Excerpted text:
++++++

The Parks and Recreation Authority, a citizen board, allocated PARTF funds to applicants. The PRA is a nine-member group appointed by the Governor, the President Pro Tempore of the North Carolina Senate, and the Speaker of the North Carolina House of Representatives.

The PRA has selected grant recipients and allocated money from the Parks and Recreation Trust Fund since 1997. Innovative, high-quality park projects in all 100 North Carolina counties have been awarded PARTF funds.

Local governments apply for PARTF grants each year. The PRA solicits comments and input from local governments and the public about each project. Applications are evaluated according to:

  • quality of planning
  • public involvement in the planning process
  • recreation facilities provided
  • quality of site with respect to its surroundings
  • quality of park land to be acquired
  • the applicant's ability to operate and maintain the park project

The money from the Parks and Recreation Trust Fund is allocated as follows:

  • 65% for North Carolina state parks capital projects, repairs, and renovations of facilities, and land acquisition;

    • 4% of these funds go to the DuPont State Recreational Forest
  • 30% for local government grants on a dollar-for-dollar basis, which create or improve parks and recreational projects;
  • 5% for the Coastal and Estuarine Water Beach Access Program.

No more than 3% may be used for administration of the funds.

PARTF has helped build and maintain parks, greenways, trails, playgrounds, water accesses, and so much more! PARTF grants create opportunities for staying active and enjoying the outdoors, while bolstering our state and local economies and quality of life.

PARTF Grants Total Per County

About the Map

Hover over the map to see how many projects PARTF has funded in that county, as well as the grant amount, local match amount, and total value in park projects.

The map colors represent the eight regions of the state: West (dark olive), Northwest (light red), Southwest (orange), Piedmont Triad (deep purple), Sandhills (green), North Central (light yellow), Northeast (light blue), and Southeast (light violet).

++++++

Provided material:
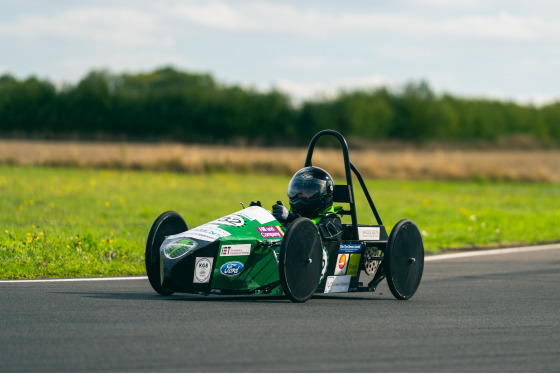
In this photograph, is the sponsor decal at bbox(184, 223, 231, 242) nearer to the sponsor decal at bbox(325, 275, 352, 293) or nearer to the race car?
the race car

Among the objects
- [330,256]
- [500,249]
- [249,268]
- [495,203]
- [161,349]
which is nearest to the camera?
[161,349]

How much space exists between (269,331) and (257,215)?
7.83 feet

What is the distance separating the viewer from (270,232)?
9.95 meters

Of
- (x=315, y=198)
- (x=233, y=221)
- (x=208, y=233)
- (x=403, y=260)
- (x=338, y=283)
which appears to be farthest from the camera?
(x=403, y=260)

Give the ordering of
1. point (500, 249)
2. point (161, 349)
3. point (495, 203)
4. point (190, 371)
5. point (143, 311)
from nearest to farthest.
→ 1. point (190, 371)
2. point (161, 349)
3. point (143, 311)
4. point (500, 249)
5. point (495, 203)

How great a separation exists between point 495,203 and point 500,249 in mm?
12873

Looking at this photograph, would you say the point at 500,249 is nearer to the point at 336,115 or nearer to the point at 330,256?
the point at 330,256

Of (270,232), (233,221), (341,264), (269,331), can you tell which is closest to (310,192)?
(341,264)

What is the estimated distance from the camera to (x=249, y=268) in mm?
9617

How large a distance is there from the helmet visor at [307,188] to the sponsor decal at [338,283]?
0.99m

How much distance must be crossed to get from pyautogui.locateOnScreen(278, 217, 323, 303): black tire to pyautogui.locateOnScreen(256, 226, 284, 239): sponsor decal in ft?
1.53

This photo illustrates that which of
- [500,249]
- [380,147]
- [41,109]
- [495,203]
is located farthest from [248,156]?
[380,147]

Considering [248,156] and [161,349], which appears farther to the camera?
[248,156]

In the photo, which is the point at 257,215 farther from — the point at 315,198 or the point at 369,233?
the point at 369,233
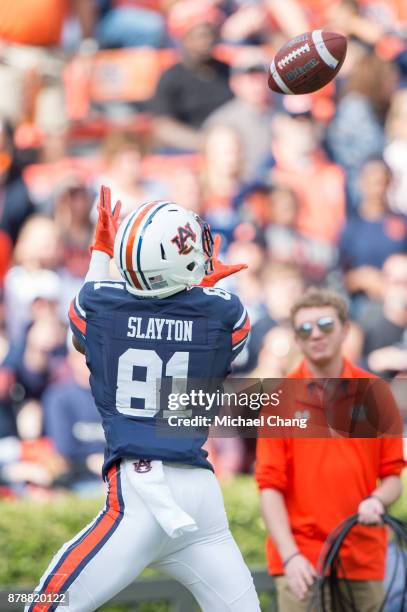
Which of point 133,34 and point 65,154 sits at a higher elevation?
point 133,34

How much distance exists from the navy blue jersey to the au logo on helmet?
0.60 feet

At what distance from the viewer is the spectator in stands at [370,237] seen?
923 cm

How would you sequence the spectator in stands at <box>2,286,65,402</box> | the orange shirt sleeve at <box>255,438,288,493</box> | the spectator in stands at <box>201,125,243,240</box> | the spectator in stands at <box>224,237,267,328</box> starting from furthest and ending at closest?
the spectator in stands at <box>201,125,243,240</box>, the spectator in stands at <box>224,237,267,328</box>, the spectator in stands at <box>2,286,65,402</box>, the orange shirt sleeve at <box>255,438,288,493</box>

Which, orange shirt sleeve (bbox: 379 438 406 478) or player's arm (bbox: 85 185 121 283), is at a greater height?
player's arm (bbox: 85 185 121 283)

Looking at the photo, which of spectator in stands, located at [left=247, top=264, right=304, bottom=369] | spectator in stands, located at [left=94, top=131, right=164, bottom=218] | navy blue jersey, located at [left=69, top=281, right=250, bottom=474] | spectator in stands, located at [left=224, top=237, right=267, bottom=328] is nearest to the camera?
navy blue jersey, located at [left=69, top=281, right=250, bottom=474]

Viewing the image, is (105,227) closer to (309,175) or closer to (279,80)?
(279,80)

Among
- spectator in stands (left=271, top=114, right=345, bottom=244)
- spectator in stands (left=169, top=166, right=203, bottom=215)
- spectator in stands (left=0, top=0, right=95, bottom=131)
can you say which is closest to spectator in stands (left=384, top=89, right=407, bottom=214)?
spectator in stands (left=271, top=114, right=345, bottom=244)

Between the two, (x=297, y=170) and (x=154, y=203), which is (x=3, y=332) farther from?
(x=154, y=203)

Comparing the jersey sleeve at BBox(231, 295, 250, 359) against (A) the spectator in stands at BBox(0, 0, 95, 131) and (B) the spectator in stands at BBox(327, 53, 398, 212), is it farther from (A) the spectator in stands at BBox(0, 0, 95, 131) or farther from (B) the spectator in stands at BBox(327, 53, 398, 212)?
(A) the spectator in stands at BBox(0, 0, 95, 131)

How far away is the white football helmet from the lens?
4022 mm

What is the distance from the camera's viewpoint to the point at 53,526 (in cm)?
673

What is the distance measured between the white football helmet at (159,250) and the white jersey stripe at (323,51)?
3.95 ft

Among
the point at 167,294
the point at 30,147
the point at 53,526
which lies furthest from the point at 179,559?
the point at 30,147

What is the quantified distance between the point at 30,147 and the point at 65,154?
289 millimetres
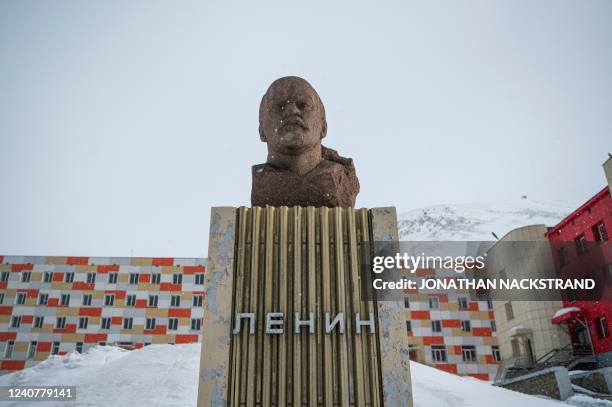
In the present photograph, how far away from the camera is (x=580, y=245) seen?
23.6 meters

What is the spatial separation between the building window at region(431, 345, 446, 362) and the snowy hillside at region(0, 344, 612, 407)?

++++++

Requests:
1: Reproduce the Parks and Recreation Trust Fund text between "PARTF has helped" and "in park projects.", inclusive.
2: Resume the text on North Carolina's Parks and Recreation Trust Fund, picking up right after its final sentence.

Per-task outputs:
1:
PARTF has helped build and maintain parks, greenways, trails, playgrounds, water accesses, and so much more! PARTF grants create opportunities for staying active and enjoying the outdoors, while bolstering our state and local economies and quality of life.

PARTF Grants Total Per County

About the Map

Hover over the map to see how many projects PARTF has funded in that county, as well as the grant amount, local match amount, and total value in park projects.

2:
1994 to 1999 179 projects
$26,870,954 in grant money
$61,358,160 in local match money
$88,229,114 total in park projects
2000 to 2009 457 projects
$117,035,289 in grant money
$221,065,420 in local match
$338,100,709 total in park projects
2010 to 2019 272 projects
$67,182,685 in grant money
$147,184,058 in local match
$214,336,743 total in park projects
2020 to present* 75 projects
$24,577,230 in grant money
$80,480,976 in local match
$105,058,206 total in park projects
Total to date* 993 projects
$235,666,158 in grant money
$510,088,614 in local match
$745,754,772 total in park projects

* = As of January 1, 2022

All PARTF grants

Benefits Beyond Money

The citizens of North Carolina and their visitors to the state have certainly enjoyed new amenities made possible by the PARTF program. There are many important benefits that aren't as easy to see:

  • The PARTF program improves the opportunity to plan for future growth, like long-term initiatives for both land acquisition and capital projects.
  • The Division's New Parks for a New Century initiative was launched in 2001 with a team examining every known site within N.C. and scoring them on criteria involving natural resource value, sustainability for park development, and proximity to population centers.
  • Communities have benefited by the planning for local park projects that is encouraged by the scoring system used to evaluate PARTF grant applications. Local governments with better plans and public involvement have received more grants.
  • The Parks and Recreation Authority has consistently awarded grants to the best local park projects while distributing them to more than 350 local governments, small and large, in all of North Carolina's 100 counties.
  • PARTF allows the Division of Parks and Recreation to build mutually beneficial and long-lasting partnerships.
  • The Clean Water Management Trust Fund was established in the early 1990s for the protection of water quality through clean water initiatives, easements, and land acquisition along riparian areas, etc., and has become a great supporter of parks projects across the state.
  • Calling on the state's conservation funds in different combinations has given the state great flexibility for a broad strategic conservation plan. And, it has allowed the state to act more quickly to take advantage of conservation opportunities.
  • The trust fund has allowed state parks to build trust and a close working relationship with national and regional land trusts and often with local governments.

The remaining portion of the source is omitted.